Sunday, October 21, 2012

Parodies and Satires

Parodies are exaggerated versions of the truth. Without parodies, we wouldn't gain nearly as much insight into our society today. As I am writing a parody now, I am truly appreciating the beauty of them.

My parody concerns school in the point of view of a totally evil principal. There's so much gold there! Usually, I have to make multi-dimensional characters that people can relate to in my stories but in parodies, it's unnecessary. I am free to play around with stereotypes and to make them as flat and one-dimensional as I can. It's pretty fun and it’s not like anything I've done before.

Parodies are really silly, first and foremost. That’s the whole point of why they are even made then. They're meant to entertain and they're meant to make people laugh and a lot of the time, they end up succeeding in doing so. What makes them so funny are all of those little specks of truth mixed into them, a truth so distorted that it has been transformed into fiction (like all jokes, of course).

At the same time though, parodies are serious under those layers of silliness. The joker usually has something serious to say under the shroud of comedy, though it probably isn't something apparent to all of it, of course. Parodies zero in on something's weaknesses, criticizing it with a smile rather than a scowl. They accentuate its basest qualities and then they expand on it. While they might make you laugh, they also end up making you think right after thinking about everything.

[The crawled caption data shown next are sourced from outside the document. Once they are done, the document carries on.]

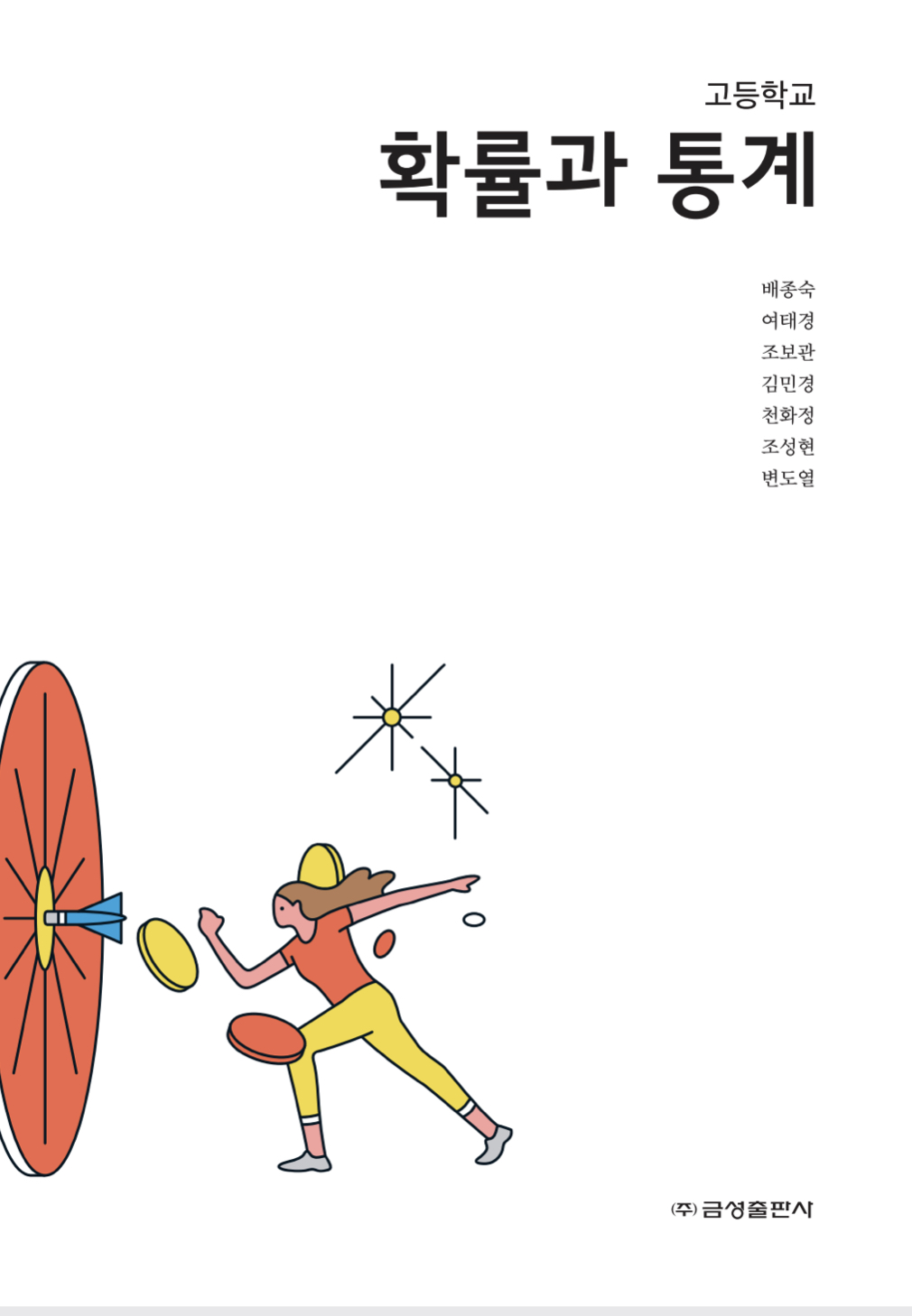  확률과 통계 교과서 pdf 파일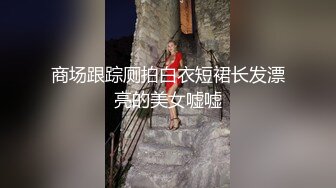 死都无法对妻子说，我让岳母怀孕了…。 -2天1夜的温泉旅行，忘我疯狂内射的我。- 加藤沙季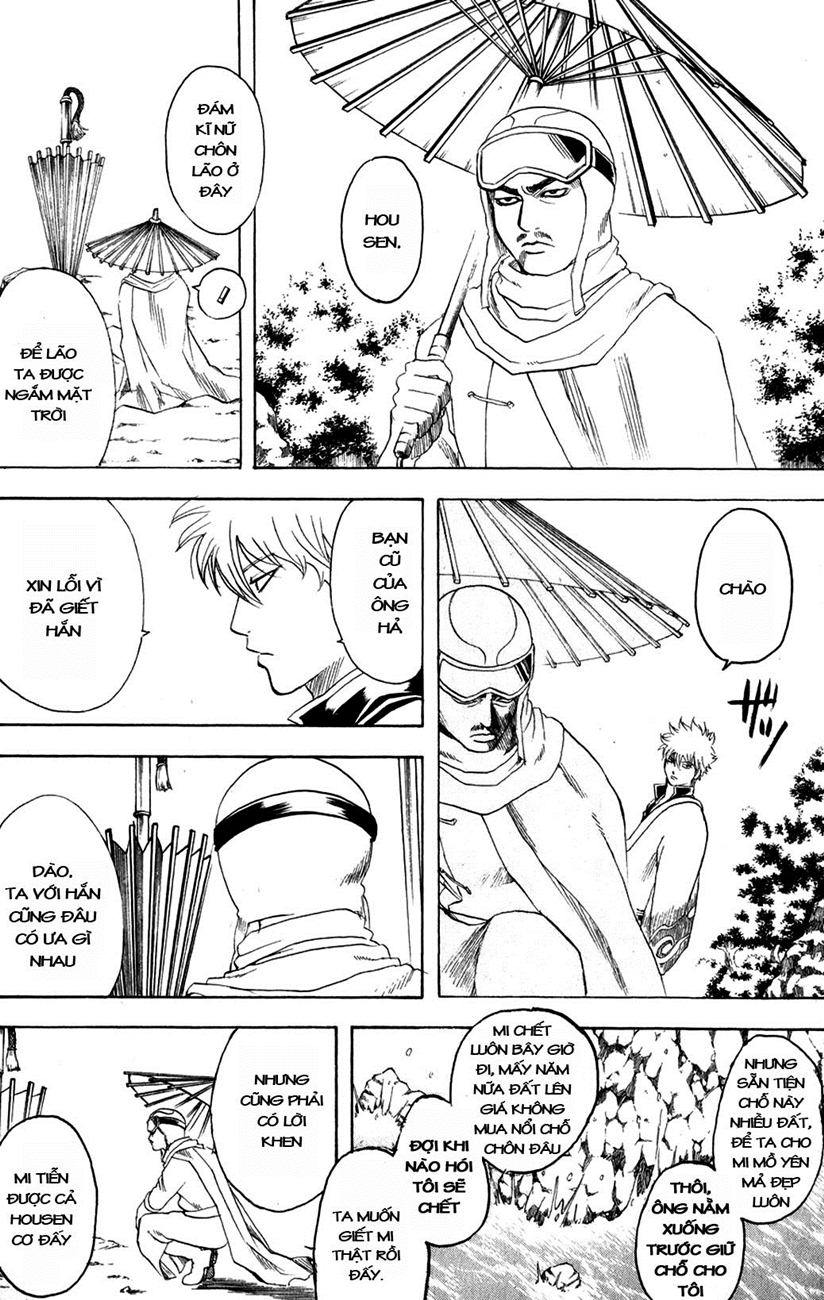 Gintama Chap 228 - Next Chap 229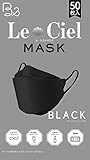 メディトラスト B& ル・シエルマスク ダイヤモンド型立体マスク 個包装タイプ ブラック 50枚入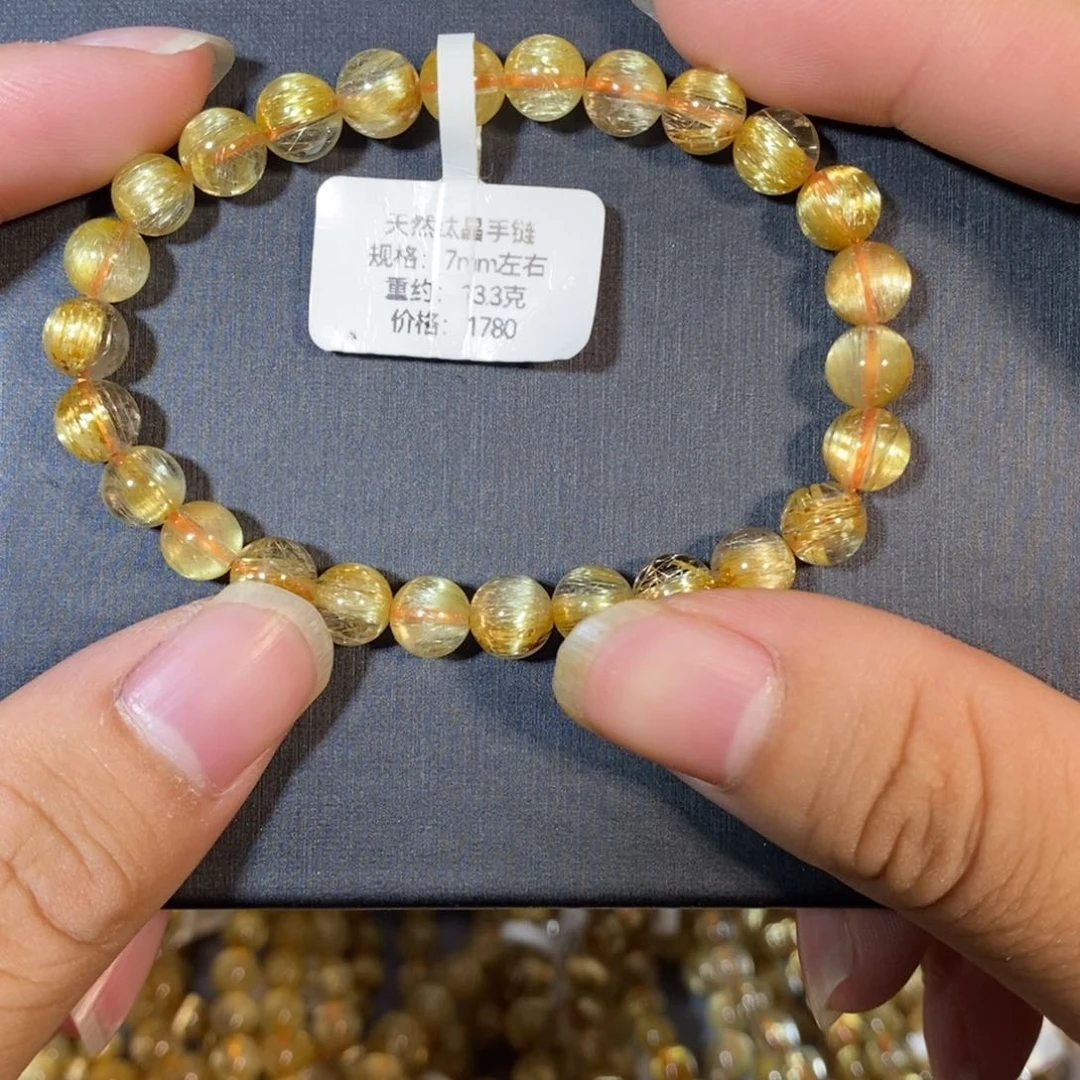 水晶手链未镶嵌手链7mm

Many who would get defensive when treated with vitriol laugh when they are shown a parody and they see their own weaknesses in a much clearer way. A society is much more likely to see its own faults when they see them written out. For these reasons, parodies are extremely important to society. Ultimately, parodies are a sign that we are still able to laugh at ourselves, to end up laughing in its face.

For the above reasons, parodies are quite difficult to write. As I write it, I wonder if I am being funny enough. Wonder if my characters are too exaggerated, that they are too far away from the truth that I ended up writing them all from. Yet whenever I find myself thinking such things, I end up stopping myself. I can't really end up doing all of that, though. The thing about parodies is that you can't take them too seriously. I can't take my own writing too seriously either. I mean, usually when I make something funny, it's because I'm not thinking about how to end up making too funny. I don't know what I'm supposed to think when I’m writing it and I think that’s a good sign.

I am one of those contributors to the world, however insignificant of a writer that I am. I am recognizing while I write my parody is that school is incredibly funny and that that makes it gold to write for a parody, of course then. At the same time, I am also pointing out all of the flaws and the corruption in the public school system without ranting it out in a bunch of different blog posts. Maybe it will end up making it much more effective in that way, who knows? I don’t know what to think.

A parody is the reflection of society in the mirror of the world. They are a permanent footprint on the ground of history and for that, I will forever value them.